Given the available evidence, it is clear that patient safety (as measured by AEs) continues to be a profound challenge for ICUs and requires urgent attention. We cannot be content with the current state of AEs in ICU. It is time for us to build on the work launched by the Institute of Medicine Report To Err is Human over twenty years ago and redouble our efforts to improve patient safety.
Resolution of Case
Our case highlights the risks of AEs and their potentially serious consequences in critical care. First, the patient had a nasogastric tube inserted; procedures are associated with an increased risk of preventable AEs (Forster et al. 2008). Second, transition of the patient’s care from the ICU to a medical ward provided an opportunity for continuity of care to break down (Sauro et al. 2020b). Third, the ICU was experiencing capacity strain at the time of the transition of care, a factor associated with an increased risk of AEs (Sauro et al. 2020b), so that while a chest x-ray had been performed demonstrating the nasogastric tube to be located in the left main stem bronchus, the medical team did not review the images or radiology report. Finally, the patient was cared for by an operating room nurse redeployed to the medical unit due to pandemic staffing shortages who was unfamiliar with the standard operating procedures of the unit and restarted the patient’s tube feeds. The error was disclosed to the patient’s family. The patient received 48 hours of invasive mechanical ventilation. There was no evidence of hospital acquired pneumonia, and the patient was moved back to the medical unit after five days of further care that included chest physiotherapy.
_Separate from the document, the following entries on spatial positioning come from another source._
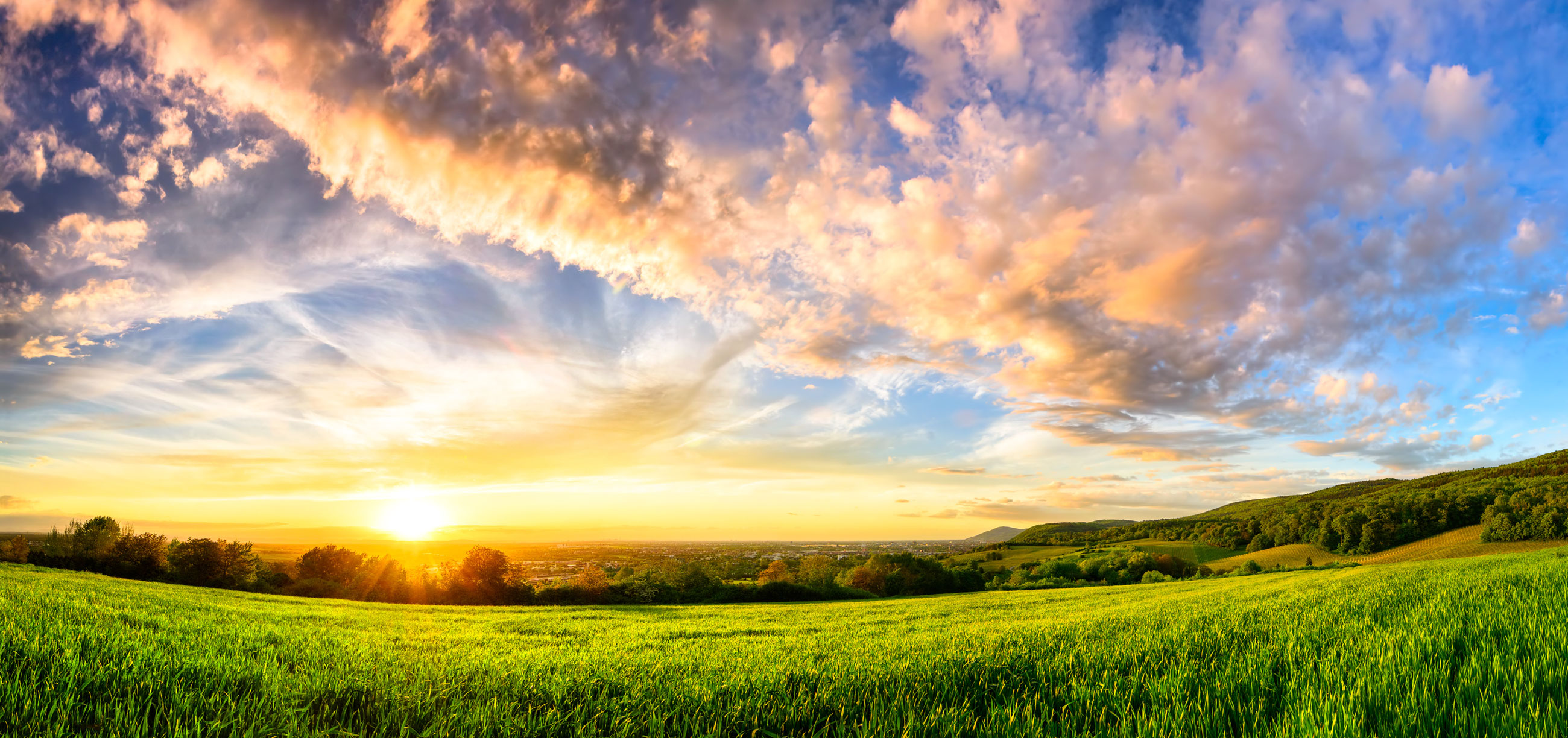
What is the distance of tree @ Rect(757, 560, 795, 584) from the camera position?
58672 millimetres

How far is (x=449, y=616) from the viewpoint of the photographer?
26438 millimetres

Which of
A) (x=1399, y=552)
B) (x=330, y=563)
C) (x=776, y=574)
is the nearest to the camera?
(x=330, y=563)

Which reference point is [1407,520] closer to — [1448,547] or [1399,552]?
[1399,552]

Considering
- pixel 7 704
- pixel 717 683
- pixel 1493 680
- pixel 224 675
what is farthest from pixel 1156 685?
pixel 7 704

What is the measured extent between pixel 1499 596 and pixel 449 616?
1296 inches

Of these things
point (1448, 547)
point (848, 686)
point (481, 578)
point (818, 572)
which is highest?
point (848, 686)

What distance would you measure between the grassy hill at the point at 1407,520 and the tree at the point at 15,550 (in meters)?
180

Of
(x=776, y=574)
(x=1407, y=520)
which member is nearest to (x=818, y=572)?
(x=776, y=574)

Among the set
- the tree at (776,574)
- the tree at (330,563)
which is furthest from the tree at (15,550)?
the tree at (776,574)

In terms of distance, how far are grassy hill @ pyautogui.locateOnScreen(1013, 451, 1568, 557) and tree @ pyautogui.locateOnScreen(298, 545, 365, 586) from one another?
507 feet

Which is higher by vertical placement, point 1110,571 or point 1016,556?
point 1110,571

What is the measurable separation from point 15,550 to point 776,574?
72.4 m

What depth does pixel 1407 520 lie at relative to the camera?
373ft

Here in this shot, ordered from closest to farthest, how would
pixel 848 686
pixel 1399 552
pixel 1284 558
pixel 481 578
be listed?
pixel 848 686, pixel 481 578, pixel 1399 552, pixel 1284 558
In this case, potential prevention strategies could have included the following. First, educating healthcare practitioners and managers about the risk of AEs during periods of capacity strain when individuals may be stressed and distracted might have delayed the semi-elective reinsertion of the nasogastric tube (Bagshaw et al. 2017; Bagshaw et al. 2018). Second, implementing a forced function protocol for radiology consultants to immediately contact the most responsible health care provider for critical diagnostic findings could have resulted in earlier identification and removal of the incorrectly placed nasogastric tube by the clinical team. Third, a standardised multimodal transition in care communication (i.e., verbal and written) procedure that ensures important information including the locations and uses of tubes and lines is transmitted to the receiving care team may have prevented the reinstitution of patient’s feeds prior to confirmation of the nasogastric tube’s location (Stelfox et al. 2017).
Conflict of Interest
The authors have no conflicts of interest to report.